1. ‘Nasty Women’: dal patriarcato contemporaneo alle figure femminili del patrimonio cinematografico comico del primo Novecento

Le studiose e curatrici Maggie Hennefeld (University of Minnesota, Minneapolis), Laura Horak (Carleton University, Ottawa) ed Elif Rongen-Kaynakçi (EYE Filmmuseum, Amsterdam) [fig. 1] si riferivano esplicitamente a quello che è diventato una sorta di grido di battaglia femminista dall’ottobre 2016, quando durante la campagna elettorale di Donald Trump, in un dibattito televisivo tra i candidati alla presidenza degli Stati Uniti, Trump ha interrotto Hillary Clinton sibilando nel microfono «such a nasty woman» («che donna odiosa»). «Nasty Woman» è dunque diventato virale sui social network in una direzione e significato opposto all’insulto di Trump: è diventato un simbolo femminista, di rifiuto della discriminazione e dell’abuso patriarcale verso un nuovo movimento politico femminista.

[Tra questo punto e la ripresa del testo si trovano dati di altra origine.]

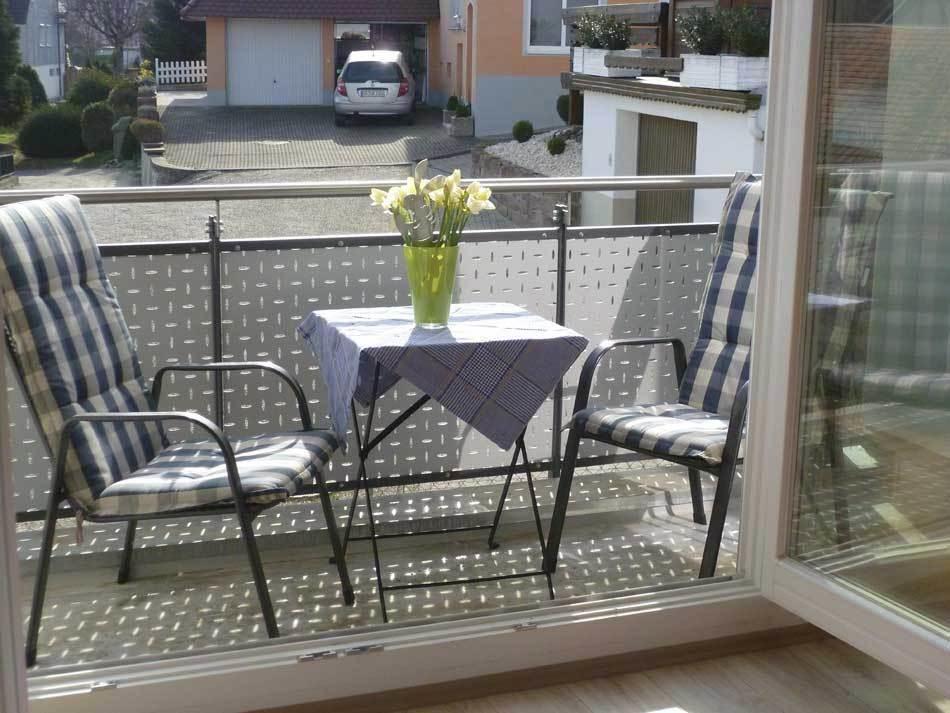 Ferienwohnung Am Bienenfeld Ettenheim Room photo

È in questo contesto che le studiose sopra citate propongono una presa di posizione dichiaratamente femminista nell’analisi storiografica e nel processo di valorizzazione di figure comiche del cinema muto: figure come Léontine, Rosalie, Cunégonde, Lea, Gigetta, Tilly e Sally hanno interpretato ruoli in grado di rivelare il potere patriarcale, smarcandosi dalla rigidità delle norme sociali primonovecentesche, travolgendole insieme con noncuranza distruttiva e allegra incoscienza, per scardinare gli assunti sul decoro fisico femminile. Le ‘Nasty Women’ mettono alla prova i confini e ribaltano gli stereotipi di genere, compresi quelli poi riprodotti dal cinema commerciale, all’opposto delle immagini hollywoodiane delle donne all'inizio del XX secolo, le quali invece si ponevano molto spesso sulla falsariga dell’immaginario stilnovista che ha caratterizzato la rappresentazione delle donne per secoli.